From the text on the biosimilars survey, quote the passage starting with "While a biosimilar" and going on through "approval of biosimilars.".

[PROVIDED TEXT]
━━━━━━━━━━━━━━━━

According to a survey conducted by the Biosimilars Forum – a nonprofit organization aimed at advancing biosimilars in the US – 91 percent of US physicians would be willing to prescribe a biosimilar over its branded biologic, given the right circumstances. However, the survey also found that doctors were uncertain about the regulations surrounding the approval process of biosimilars, suggesting that they could benefit from more education about the drugs.

The survey was conducted to assess 1,201 doctors’ perception on biosimilars. These doctors were chosen to participate in the survey based on the fact that they routinely prescribed biologic drugs to their patients.

Right now, only four biosimilar drugs have received regulatory approval in the US, with just one of the drugs – Novartis’ Zarxio – currently available on the market. The hope is that these biosimilars will offer a less-expensive treatment option for patients currently taking pricey branded biologics.

While a biosimilar must demonstrate a high level of similarity to its reference product, without showing any differences in safety or efficacy in order to gain marketing approval, only 45 percent of doctors polled agreed that biosimilars would be “safe and appropriate for use in naive and existing patients.” This result suggests that many physicians may be unaware of the stringencies governing US Food and Drug Administration (FDA) approval of biosimilars.



The survey found that most physicians were unclear on how the regulatory approval process differs from that of branded drugs. Biosimilars are primarily assessed based on their level of similarity to the reference product.

Using this evidence of similarity, the FDA can extrapolate how effective it might be at treating the same indications as the biologic. Only 12 percent of physicians who participated in this survey said they were comfortable with the idea of extrapolating data.

One third of the doctors believed that a pharmacist could swap a biologic prescription for a biosimilar, as is the case with generic drugs. While this is theoretically possible, all four of the approved biosimilars have not been granted interchangeable status which would allow pharmacists to exchange one for the other.

At the time of the survey, only Novartis’ Zarxio was FDA-approved, leading the organizers to speculate that physicians may be more knowledgeable about the drug class now that there are other biosimilars entering the market. Amgen, Pfizer, Novartis and Samsung Bioepis are just some of the big-name pharma companies that comprise the Biosimilars Forum.

━━━━━━━━━━━━━━━━

[Records from a data source]
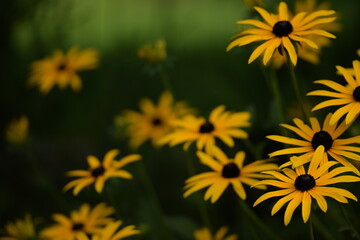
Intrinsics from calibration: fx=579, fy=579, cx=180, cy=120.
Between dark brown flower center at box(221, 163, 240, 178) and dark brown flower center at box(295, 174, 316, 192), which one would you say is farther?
dark brown flower center at box(221, 163, 240, 178)

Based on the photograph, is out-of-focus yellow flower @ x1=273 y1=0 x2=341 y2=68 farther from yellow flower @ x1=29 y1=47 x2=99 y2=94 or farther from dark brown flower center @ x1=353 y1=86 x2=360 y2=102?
yellow flower @ x1=29 y1=47 x2=99 y2=94

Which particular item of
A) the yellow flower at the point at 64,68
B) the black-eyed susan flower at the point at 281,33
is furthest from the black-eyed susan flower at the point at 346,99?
the yellow flower at the point at 64,68

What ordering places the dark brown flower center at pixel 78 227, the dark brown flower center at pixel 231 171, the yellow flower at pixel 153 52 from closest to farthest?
1. the dark brown flower center at pixel 231 171
2. the dark brown flower center at pixel 78 227
3. the yellow flower at pixel 153 52

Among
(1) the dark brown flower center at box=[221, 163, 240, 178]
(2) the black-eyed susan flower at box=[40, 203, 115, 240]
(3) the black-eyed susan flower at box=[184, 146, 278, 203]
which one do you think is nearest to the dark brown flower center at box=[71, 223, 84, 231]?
(2) the black-eyed susan flower at box=[40, 203, 115, 240]

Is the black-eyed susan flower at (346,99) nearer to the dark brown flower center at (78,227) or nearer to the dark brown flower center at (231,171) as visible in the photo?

━━━━━━━━━━━━━━━━

[SOLUTION TO THE PROBLEM]
While a biosimilar must demonstrate a high level of similarity to its reference product, without showing any differences in safety or efficacy in order to gain marketing approval, only 45 percent of doctors polled agreed that biosimilars would be “safe and appropriate for use in naive and existing patients.” This result suggests that many physicians may be unaware of the stringencies governing US Food and Drug Administration (FDA) approval of biosimilars.